• [PROBLEM STATEMENT]
In every row below, change "asphalt road surface" to "paved street" and leave everything else as it is.

• [PROVIDED RECORDS]
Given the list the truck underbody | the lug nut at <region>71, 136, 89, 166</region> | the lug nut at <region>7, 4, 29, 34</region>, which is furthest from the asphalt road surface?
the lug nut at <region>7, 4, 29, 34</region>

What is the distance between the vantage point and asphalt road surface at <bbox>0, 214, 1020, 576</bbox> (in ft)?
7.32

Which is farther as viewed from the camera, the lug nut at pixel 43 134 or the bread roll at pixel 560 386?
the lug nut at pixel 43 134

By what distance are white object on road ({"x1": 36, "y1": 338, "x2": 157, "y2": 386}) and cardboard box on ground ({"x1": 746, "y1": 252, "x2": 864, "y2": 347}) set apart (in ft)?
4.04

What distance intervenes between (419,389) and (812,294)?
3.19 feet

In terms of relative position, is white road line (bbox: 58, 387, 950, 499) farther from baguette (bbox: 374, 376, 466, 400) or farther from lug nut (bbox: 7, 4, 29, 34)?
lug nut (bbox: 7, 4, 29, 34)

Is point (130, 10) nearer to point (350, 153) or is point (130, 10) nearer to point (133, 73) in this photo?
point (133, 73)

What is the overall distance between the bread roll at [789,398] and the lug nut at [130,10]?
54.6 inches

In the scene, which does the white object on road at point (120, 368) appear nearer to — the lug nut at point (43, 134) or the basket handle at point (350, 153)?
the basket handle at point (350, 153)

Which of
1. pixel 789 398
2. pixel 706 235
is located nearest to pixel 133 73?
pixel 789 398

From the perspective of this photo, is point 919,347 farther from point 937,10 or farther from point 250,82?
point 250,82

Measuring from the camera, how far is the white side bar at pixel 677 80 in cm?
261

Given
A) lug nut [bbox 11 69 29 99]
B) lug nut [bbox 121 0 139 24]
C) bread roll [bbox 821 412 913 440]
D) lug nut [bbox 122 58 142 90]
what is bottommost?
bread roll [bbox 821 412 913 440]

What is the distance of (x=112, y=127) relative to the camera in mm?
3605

• [SOLUTION]
Given the list the truck underbody | the lug nut at <region>71, 136, 89, 166</region> | the lug nut at <region>7, 4, 29, 34</region>, which is furthest from the paved street?
the lug nut at <region>7, 4, 29, 34</region>

What is the distance between the vantage point and paved street at <bbox>0, 214, 1020, 576</bbox> (in ft)?
7.32

Which is farther as viewed from the camera, the lug nut at pixel 43 134 or the bread roll at pixel 560 386?
the lug nut at pixel 43 134

By what distance are white object on road ({"x1": 36, "y1": 338, "x2": 157, "y2": 386}) and cardboard box on ground ({"x1": 746, "y1": 252, "x2": 864, "y2": 347}) set apart (in ft)?
4.04

What distance intervenes between (419,389) and (812,294)?
3.19 feet

In terms of relative position, is white road line (bbox: 58, 387, 950, 499) farther from baguette (bbox: 374, 376, 466, 400) or farther from lug nut (bbox: 7, 4, 29, 34)?
lug nut (bbox: 7, 4, 29, 34)

Is point (130, 10) nearer to point (350, 153) or is point (130, 10) nearer to point (133, 73) in this photo?
point (133, 73)

What is the overall distance between the bread roll at [789,398] and the lug nut at [130,10]?
54.6 inches

In the scene, which does the white object on road at point (120, 368) appear nearer to — the lug nut at point (43, 134) or the basket handle at point (350, 153)?
the basket handle at point (350, 153)

Which of
1. pixel 789 398
2. pixel 706 235
is located nearest to pixel 133 73?
pixel 789 398

From the perspective of this photo, is point 919,347 farther from point 937,10 or farther from point 250,82?
point 250,82

Measuring from the camera, how far is the white side bar at pixel 677 80 in cm?
261

Given
A) lug nut [bbox 11 69 29 99]
B) lug nut [bbox 121 0 139 24]
C) bread roll [bbox 821 412 913 440]
D) lug nut [bbox 122 58 142 90]
what is bottommost?
bread roll [bbox 821 412 913 440]

What is the distance of (x=112, y=127) relative to the camera in mm?
3605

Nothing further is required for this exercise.